DATA SUPPLIED:
'''
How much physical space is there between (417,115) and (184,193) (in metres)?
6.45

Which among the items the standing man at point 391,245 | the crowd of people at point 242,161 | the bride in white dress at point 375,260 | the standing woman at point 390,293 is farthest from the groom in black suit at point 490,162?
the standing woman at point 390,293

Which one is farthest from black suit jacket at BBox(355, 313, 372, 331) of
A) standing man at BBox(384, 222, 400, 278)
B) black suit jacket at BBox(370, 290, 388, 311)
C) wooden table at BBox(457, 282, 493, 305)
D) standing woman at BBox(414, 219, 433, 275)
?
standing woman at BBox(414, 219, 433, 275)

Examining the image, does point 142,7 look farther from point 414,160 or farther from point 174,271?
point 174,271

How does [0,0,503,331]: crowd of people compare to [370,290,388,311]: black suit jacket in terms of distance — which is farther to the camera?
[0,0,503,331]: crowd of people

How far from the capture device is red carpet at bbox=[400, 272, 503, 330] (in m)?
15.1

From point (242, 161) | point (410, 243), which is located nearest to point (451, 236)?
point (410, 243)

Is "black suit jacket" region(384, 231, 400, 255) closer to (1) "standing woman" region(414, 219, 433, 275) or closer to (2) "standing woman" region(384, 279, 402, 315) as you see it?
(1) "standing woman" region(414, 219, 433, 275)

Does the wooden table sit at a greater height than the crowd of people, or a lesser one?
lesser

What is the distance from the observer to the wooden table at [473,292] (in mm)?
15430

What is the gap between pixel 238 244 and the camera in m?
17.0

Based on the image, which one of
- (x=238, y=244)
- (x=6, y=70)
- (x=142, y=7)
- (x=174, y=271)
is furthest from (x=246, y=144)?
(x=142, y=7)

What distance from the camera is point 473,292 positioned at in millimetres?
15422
'''
'''
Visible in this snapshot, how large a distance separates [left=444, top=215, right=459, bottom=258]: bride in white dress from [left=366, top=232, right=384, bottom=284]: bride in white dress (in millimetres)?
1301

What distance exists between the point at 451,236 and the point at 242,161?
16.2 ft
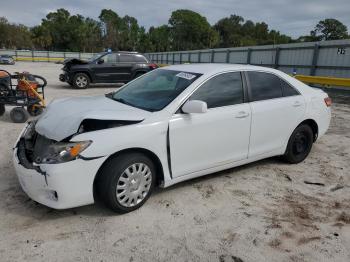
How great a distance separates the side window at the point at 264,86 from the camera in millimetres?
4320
'''
EXERCISE DETAILS: State how many lines in the items above contain the word "lesser", and reply with the number alone.

TASK RESPONSE: 2